Dennis Wharton, executive vice president for communications at the National Association of Broadcasters, tracks the industry carefully. He told me that there is a saving grace as stations lose advertising: the roughly quarter to a third of local station revenue that now comes from retransmission fees.

Retransmision is what cable companies pay to carry the local stations. Contracts are typically long-term, five years or so, and as the TV industry consolidates, they gain leverage and can command higher payments as the deals come up for renewal.

But advertising is still king, and NAB president and CEO Gordon Smith has said, “The devastation to Main Street businesses — and to local broadcasters who support those businesses to drive commerce in hometowns across America — is unprecedented.”

NAB is making common cause with newspaper lobbyists from the News Media Alliance to get a piece of the action in federal stimulus packages, claiming local news is an essential industry.

Political advertising has typically been a goldmine in presidential election years, especially in swing states. The volume was headed for a lull anyhow as Joe Biden clinched the Democratic nomination early and the big buys from the Mike Bloomberg and Tom Steyer campaigns stopped.

Nate Silver’s FiveThirtyEight site tracks political ad spending and his latest shows a ski-jump downslope beginning in March. The two parties have war chests for huge buys closer to the November election, but the political category is dead in the water for now.

Auto has traditionally been the largest advertising category in non-election years for local stations. However dependence on those ads is slightly less now than in previous years, Wharton told me, as the blanket campaigns by dueling insurance and telecom companies gobble up local ad slots as well as national.

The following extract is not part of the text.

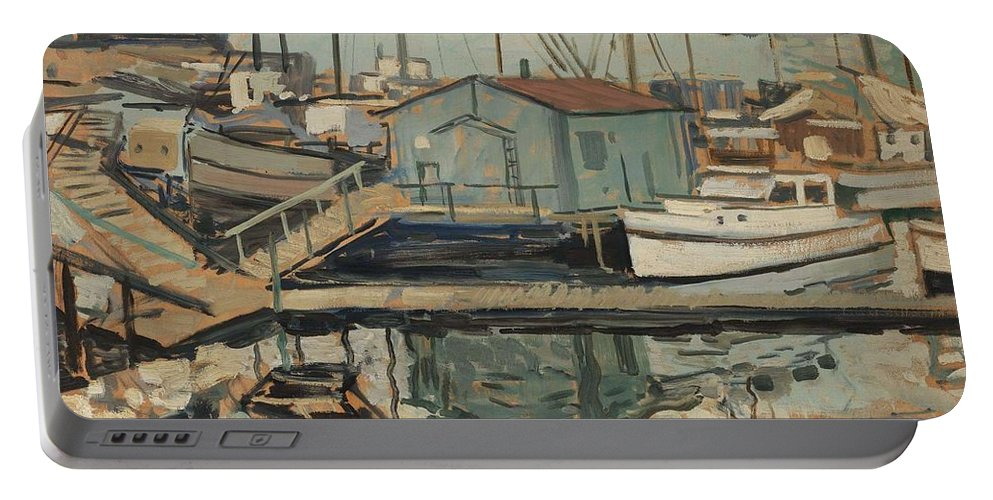 Art Portable Battery Charger featuring the painting Walter E Schofield 1867-1944 Dock With Shed by Artistic Panda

Local stations, now nearly all owned by the dominant chains, typically do not discuss the particulars of their finances. So I spoke to Elliott Wiser, a professor of broadcasting and marketing researcher at the University of South Florida St. Petersburg.

Wiser, formerly general manager at two Tampa Bay stations, made these additional points about the financial pinch for the local outlets:

  • ”This is the worst year for this to happen,” interrupting the flow of political ads the stations had counted on when they drafted 2020 budgets last fall.
  • ”When we come out of this, the car dealers and lawyers and others will resume (advertising) … but maybe not at the same levels … We just don’t know because we have never come out of a pandemic (and the deep recession) before.”
  • Stations, as Wharton said too, have made progress in diversifying their advertising bases. “Medical is huge.” Hospitals and their affiliated specialized practices are pushing their brands without pause. And at least in Florida, there is a growing group of treatment centers for spine, teeth, eyes and more.

For now, local stations as with their newspaper counterparts can take comfort in strong audience growth for their newscasts, and hope to hold those gains through the long, phased restart in the coming months.

But an old truism probably applies — lost is lost. Little of the disappearing spending will be restored by companies facing the need to reduce their own 2020 expenses.